Дидерихс снова кивнул, тщательно скрывая нетерпение. Все, кто работал с ван дер Хейденом, были прекрасно осведомлены о его странностях, равно как и о его честолюбии.
— Отлично. — Заместитель министра правопорядка сложил руки на своем большом животе. — Тогда вы сможете понять и мою настойчивость в том, что касается этого «бунта», — он презрительно фыркнул, словно подобное определение происходящего в провинции Наталь имело очень важное значение. — Я хочу, чтобы его подавили как можно скорее.

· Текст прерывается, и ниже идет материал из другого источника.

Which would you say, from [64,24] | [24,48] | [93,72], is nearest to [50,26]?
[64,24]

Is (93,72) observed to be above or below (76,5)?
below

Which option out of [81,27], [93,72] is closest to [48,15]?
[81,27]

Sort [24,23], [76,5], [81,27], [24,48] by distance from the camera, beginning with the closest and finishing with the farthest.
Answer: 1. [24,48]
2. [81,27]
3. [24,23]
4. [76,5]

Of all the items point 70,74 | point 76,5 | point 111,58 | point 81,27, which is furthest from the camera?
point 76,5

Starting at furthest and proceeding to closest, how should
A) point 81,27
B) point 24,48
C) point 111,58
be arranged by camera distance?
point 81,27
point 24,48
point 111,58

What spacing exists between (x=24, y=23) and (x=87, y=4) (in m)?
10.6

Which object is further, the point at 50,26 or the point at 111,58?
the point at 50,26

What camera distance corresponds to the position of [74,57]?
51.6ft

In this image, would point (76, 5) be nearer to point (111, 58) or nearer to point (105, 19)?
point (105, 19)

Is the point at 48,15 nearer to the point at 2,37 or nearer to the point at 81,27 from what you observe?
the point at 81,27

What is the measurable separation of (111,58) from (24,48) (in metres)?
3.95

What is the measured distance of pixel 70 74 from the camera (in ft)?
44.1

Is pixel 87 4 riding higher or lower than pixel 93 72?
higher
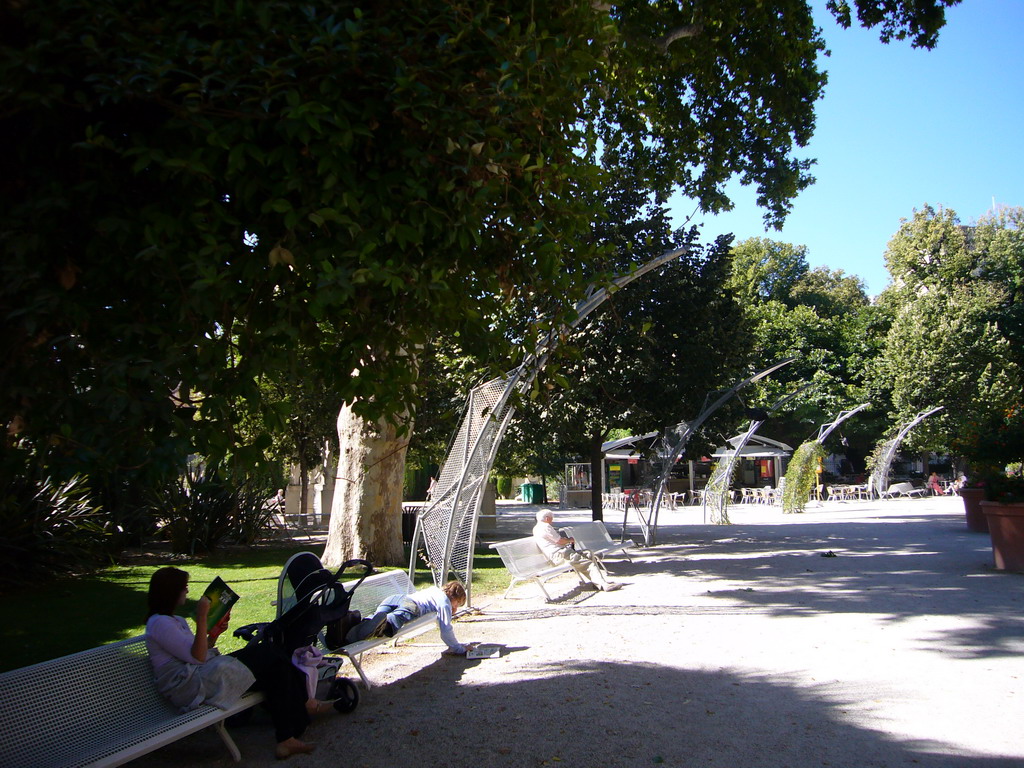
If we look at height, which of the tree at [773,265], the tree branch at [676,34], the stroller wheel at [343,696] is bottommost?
the stroller wheel at [343,696]

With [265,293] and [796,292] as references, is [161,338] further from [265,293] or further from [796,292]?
[796,292]

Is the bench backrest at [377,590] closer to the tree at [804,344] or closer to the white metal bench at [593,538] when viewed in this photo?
the white metal bench at [593,538]

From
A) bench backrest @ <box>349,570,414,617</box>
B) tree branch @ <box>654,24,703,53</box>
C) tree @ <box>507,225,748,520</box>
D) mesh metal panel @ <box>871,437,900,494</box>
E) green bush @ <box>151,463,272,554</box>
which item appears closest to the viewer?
bench backrest @ <box>349,570,414,617</box>

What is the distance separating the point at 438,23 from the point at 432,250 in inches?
47.7

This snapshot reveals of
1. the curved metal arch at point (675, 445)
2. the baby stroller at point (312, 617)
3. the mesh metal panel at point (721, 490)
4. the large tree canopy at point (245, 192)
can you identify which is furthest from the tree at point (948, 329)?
the large tree canopy at point (245, 192)

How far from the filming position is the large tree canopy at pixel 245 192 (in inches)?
141

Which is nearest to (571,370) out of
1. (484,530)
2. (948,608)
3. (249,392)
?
(484,530)

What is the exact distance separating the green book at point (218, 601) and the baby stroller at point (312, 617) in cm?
37

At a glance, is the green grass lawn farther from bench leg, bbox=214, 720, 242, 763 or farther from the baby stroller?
bench leg, bbox=214, 720, 242, 763

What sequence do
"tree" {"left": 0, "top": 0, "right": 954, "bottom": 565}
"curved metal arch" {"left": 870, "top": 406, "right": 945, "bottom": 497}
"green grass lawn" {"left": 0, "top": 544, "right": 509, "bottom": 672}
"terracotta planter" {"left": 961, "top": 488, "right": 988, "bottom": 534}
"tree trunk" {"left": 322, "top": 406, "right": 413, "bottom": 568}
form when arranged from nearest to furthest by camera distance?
"tree" {"left": 0, "top": 0, "right": 954, "bottom": 565} → "green grass lawn" {"left": 0, "top": 544, "right": 509, "bottom": 672} → "tree trunk" {"left": 322, "top": 406, "right": 413, "bottom": 568} → "terracotta planter" {"left": 961, "top": 488, "right": 988, "bottom": 534} → "curved metal arch" {"left": 870, "top": 406, "right": 945, "bottom": 497}

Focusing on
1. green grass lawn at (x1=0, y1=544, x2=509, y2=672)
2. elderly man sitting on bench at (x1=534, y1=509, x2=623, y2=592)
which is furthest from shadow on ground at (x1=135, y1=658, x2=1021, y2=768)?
elderly man sitting on bench at (x1=534, y1=509, x2=623, y2=592)

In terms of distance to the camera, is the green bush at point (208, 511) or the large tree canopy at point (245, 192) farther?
the green bush at point (208, 511)

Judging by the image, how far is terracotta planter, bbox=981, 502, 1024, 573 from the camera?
10691 millimetres

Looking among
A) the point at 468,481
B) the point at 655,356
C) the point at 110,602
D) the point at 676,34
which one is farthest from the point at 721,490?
the point at 110,602
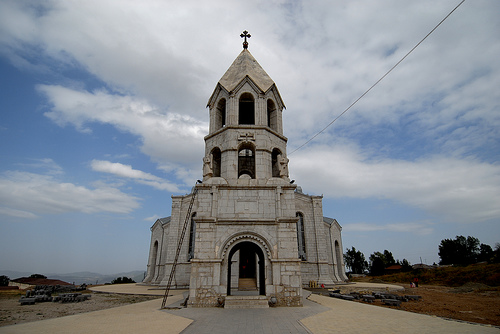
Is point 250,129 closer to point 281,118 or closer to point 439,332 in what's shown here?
point 281,118

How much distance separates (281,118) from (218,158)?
4.82m

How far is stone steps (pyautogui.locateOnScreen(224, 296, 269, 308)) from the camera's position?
36.6 ft

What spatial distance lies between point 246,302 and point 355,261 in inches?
2425

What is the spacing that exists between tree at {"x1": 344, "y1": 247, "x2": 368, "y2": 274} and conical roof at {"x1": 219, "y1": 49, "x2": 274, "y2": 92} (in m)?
59.7

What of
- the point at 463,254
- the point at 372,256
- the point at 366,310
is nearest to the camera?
the point at 366,310

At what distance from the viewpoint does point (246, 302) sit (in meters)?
11.3

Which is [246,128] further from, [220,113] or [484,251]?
[484,251]

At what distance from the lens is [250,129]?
14961mm

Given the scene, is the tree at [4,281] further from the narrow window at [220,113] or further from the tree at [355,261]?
the tree at [355,261]

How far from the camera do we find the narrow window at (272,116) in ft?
53.6

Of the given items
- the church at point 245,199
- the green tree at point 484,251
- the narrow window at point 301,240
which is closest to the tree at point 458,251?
the green tree at point 484,251

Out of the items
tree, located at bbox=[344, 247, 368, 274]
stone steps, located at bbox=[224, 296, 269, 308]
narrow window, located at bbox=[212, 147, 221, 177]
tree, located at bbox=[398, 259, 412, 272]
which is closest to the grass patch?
tree, located at bbox=[398, 259, 412, 272]

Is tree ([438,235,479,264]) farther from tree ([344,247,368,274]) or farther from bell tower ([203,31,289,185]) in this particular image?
bell tower ([203,31,289,185])

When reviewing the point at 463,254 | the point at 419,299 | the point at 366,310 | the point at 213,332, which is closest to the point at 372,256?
the point at 463,254
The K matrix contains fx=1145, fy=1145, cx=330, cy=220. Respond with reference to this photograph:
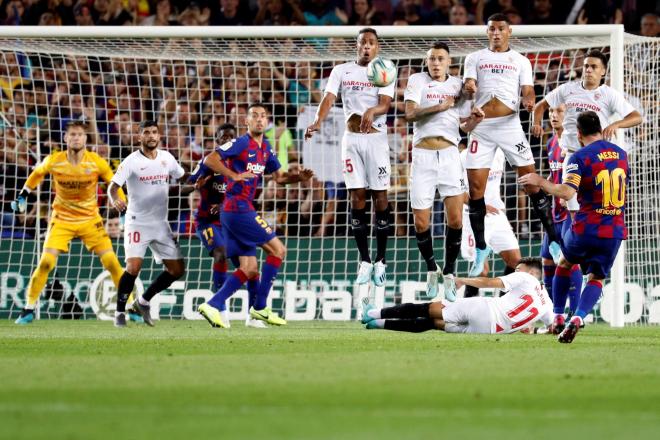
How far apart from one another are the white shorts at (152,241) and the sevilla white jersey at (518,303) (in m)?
4.38

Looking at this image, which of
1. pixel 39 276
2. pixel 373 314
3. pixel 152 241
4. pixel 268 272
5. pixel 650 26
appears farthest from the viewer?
pixel 650 26

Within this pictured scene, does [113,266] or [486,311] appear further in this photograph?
[113,266]

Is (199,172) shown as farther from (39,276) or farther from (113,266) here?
(39,276)

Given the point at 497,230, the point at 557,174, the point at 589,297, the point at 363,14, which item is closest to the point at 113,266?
the point at 497,230

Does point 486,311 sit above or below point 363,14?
below

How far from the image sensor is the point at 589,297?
34.6 ft

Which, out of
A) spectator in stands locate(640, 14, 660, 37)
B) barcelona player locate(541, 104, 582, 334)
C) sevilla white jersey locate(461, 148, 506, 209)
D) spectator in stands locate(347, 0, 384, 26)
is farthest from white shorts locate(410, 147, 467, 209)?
spectator in stands locate(347, 0, 384, 26)

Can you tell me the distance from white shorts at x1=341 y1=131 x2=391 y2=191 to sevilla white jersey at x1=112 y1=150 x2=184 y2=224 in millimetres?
2554

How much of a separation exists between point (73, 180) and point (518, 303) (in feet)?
20.0

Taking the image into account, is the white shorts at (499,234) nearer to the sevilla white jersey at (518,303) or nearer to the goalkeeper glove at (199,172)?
the sevilla white jersey at (518,303)

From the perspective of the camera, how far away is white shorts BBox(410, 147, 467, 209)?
12516mm

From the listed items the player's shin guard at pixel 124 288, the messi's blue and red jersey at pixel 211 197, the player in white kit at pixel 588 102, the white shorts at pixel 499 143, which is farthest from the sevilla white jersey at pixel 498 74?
the player's shin guard at pixel 124 288

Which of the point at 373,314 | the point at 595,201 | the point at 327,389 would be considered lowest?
the point at 327,389

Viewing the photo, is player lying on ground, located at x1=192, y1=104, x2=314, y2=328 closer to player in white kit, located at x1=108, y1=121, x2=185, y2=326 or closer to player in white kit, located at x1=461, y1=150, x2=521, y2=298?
player in white kit, located at x1=108, y1=121, x2=185, y2=326
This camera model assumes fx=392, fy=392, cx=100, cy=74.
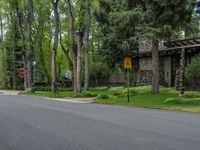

Дидерихс чуть наклонился вперед.
— Будет ли мне позволено запросить дополнительные силы полиции или войска, господин министр?
Ван дер Хейден покачал головой.
— Нет. Сейчас каждый человек на счету. Все обученные солдаты либо сражаются в Намибии, либо занимаются поддержанием порядка в тауншипах. Так что придется работать с теми, кто есть! Франц, вы должны устроить там настоящий террор! — Он стукнул по столу и ткнул толстым пальцем в сторону Дидерихса. — Террор поможет вам обойтись имеющимися силами. — Его указательный палец поднялся, устремившись теперь на портрет Карла Форстера, висевший на противоположной стене. — Сам президент дал эту установку. В своей речи, генерал! В своей собственной речи! Он сказал, что за каждого подло убитого полицейского, надо убить сотню зулусов! За каждого белого фермера, на жизнь которого они посягнут, десять краалей будут стерты с лица земли! Кровь за кровь! Смерть за смерть! Никакой пощады этим черным предателям, Франц! — Ван дер Хейден замолчал, тяжело дыша. — К этим подлым ублюдкам, действующим из засады! Вы должны с корнем выкорчевать их, Франц! А потом уничтожить всех!
За все время своего пребывания в кабинете Дидерихс впервые позволил себе улыбнуться.